Ce court métrage se termine par un carton qui assimile cette tragédie à une version contemporaine de la chambre à gaz et de la chaise électrique : c’est muet, mais on entend mentalement tonner la voix de Straub lisant ce carton.
Formellement secouant, cinglant comme un tract, mais historiquement et politiquement très discutable, comme tout slogan, comme le CRS = SS de 68 auquel il fait penser.
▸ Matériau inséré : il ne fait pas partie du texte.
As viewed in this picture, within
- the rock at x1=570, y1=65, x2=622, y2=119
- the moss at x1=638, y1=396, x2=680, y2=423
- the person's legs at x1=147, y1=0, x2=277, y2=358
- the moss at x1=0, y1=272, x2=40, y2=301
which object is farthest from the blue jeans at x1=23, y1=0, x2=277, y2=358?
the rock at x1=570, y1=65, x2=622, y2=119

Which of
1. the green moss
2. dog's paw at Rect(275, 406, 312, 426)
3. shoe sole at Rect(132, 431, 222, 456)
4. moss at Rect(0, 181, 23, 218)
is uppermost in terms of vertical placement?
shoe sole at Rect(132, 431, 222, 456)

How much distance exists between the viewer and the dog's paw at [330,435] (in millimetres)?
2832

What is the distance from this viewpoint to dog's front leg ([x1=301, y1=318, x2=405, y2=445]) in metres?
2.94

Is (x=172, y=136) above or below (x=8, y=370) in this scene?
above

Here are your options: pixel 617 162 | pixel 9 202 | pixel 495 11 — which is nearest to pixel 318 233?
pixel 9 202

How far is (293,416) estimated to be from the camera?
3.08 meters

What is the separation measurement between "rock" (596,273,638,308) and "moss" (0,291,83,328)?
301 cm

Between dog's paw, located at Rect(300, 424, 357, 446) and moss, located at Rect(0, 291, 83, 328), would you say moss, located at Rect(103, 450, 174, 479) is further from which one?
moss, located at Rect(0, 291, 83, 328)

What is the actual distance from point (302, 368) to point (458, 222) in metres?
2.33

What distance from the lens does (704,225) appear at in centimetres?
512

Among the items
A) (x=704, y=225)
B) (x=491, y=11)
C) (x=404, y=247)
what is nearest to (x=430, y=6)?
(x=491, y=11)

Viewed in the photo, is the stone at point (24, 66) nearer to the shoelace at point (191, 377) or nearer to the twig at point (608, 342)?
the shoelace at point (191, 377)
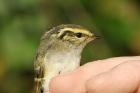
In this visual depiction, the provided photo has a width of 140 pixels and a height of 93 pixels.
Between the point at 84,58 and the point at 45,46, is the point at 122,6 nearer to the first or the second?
the point at 84,58

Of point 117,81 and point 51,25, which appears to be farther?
point 51,25

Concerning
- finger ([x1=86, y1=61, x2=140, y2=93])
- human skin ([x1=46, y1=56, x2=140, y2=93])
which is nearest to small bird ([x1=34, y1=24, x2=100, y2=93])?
human skin ([x1=46, y1=56, x2=140, y2=93])

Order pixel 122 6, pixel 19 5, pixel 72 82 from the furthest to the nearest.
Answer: pixel 122 6 → pixel 19 5 → pixel 72 82

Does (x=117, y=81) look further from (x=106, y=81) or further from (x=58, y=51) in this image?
(x=58, y=51)

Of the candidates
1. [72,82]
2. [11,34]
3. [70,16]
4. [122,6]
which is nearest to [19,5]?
[11,34]

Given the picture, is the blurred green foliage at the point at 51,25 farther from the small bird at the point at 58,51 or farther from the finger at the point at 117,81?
the finger at the point at 117,81

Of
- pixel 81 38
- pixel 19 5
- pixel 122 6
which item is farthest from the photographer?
pixel 122 6

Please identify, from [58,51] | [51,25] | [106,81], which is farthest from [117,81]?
[51,25]
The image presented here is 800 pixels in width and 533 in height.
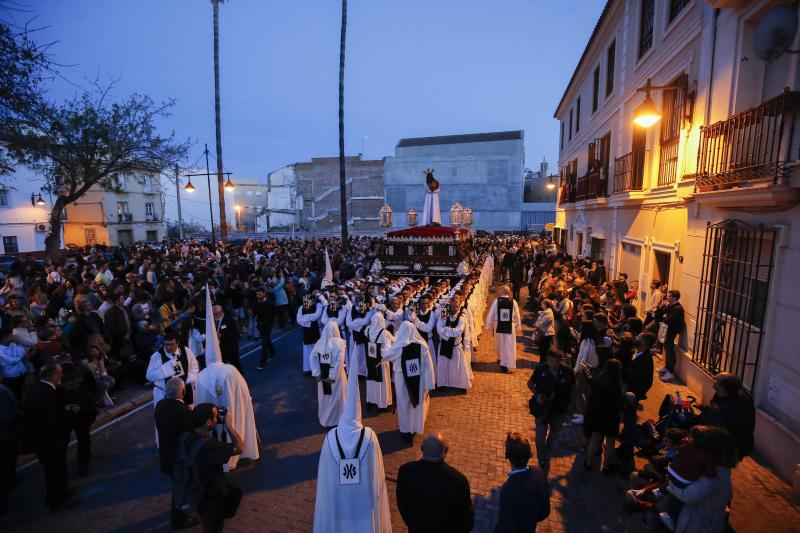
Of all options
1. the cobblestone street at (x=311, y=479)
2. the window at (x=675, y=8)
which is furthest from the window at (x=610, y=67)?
the cobblestone street at (x=311, y=479)

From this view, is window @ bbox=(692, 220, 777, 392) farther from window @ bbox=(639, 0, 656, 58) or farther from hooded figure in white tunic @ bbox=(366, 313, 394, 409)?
window @ bbox=(639, 0, 656, 58)

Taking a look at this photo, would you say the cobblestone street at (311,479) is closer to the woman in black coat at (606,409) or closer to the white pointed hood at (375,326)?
the woman in black coat at (606,409)

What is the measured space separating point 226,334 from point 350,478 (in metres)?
4.93

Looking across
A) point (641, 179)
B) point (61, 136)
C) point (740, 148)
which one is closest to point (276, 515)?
point (740, 148)

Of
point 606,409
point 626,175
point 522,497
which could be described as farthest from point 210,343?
point 626,175

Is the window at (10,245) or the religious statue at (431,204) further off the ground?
the religious statue at (431,204)

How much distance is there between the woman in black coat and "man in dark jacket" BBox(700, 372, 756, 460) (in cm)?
90

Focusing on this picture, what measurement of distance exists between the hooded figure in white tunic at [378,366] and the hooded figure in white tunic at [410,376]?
1.77 ft

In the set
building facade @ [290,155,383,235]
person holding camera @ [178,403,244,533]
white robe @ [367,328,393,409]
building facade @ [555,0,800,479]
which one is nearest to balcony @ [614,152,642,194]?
building facade @ [555,0,800,479]

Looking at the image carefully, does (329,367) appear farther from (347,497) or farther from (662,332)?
(662,332)

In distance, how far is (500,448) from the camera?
5.84 m

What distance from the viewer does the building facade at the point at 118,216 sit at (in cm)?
3431

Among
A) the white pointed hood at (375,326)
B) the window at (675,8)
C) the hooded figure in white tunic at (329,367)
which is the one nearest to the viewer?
the hooded figure in white tunic at (329,367)

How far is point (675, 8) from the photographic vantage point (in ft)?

De quoi susciter de féconds débats sur la fin-les moyens, la violence (d’Etat) qui appelle la violence (esthétique), etc.
Ce court passe cinq fois, selon cinq prises différentes, comme une adaptation cinéphile du jeu des sept erreurs : ici une lumière changeante, là un chien qui aboie… Pédagogie typiquement straubienne de l’unicité d’un plan, qui sollicite le spectateur jusqu’aux marges de l’inconfort.
Deuxième temps du programme, Corneille-Brecht ou Rome, l’unique objet de mon ressentiment, du Straub à l’os, si cela est concevable pour un cinéaste peu connu pour ses superproductions.
Filmée en plan fixe dans un appartement, la comédienne Cornelia Geiser lit des extraits d’Horace et d’Othon de Corneille, puis, assise dans un fauteuil, un extrait d’une pièce radiophonique de Brecht.
C’est une lecture, et Straub n’en cache rien : la comédienne tient le texte en main, le déclame dans une diction claire, scandée, musicale, antinaturaliste. Straub revient à Corneille et à Brecht et, comme toujours, son souci est le texte et son incarnation par la parole.
Il s’agit de faire sonner les phrases, de les faire entendre jusqu’à les faire voir. Et accessoirement, de chercher les assonances et dissonances entre deux auteurs à quelques siècles de distance.
Ensuite, O somma luce, dernier chant du Paradis de la Divine Comédie de Dante. Cela commence par quelques minutes d’écran noir pendant lesquelles on entend un concert d’Edgar Varese donné dans les années 50.
Puis on se retrouve en couleurs dans la lumière de Buti, en Toscane, qui ces dernières années est devenue le Monument Valley des Straub. Assis au vert (tel un Indien ?), un comédien du théâtre municipal de Buti (un homme seul, comme Straub ?) déclame le texte de Dante alors qu’un long et lent panoramique caresse les collines boisées.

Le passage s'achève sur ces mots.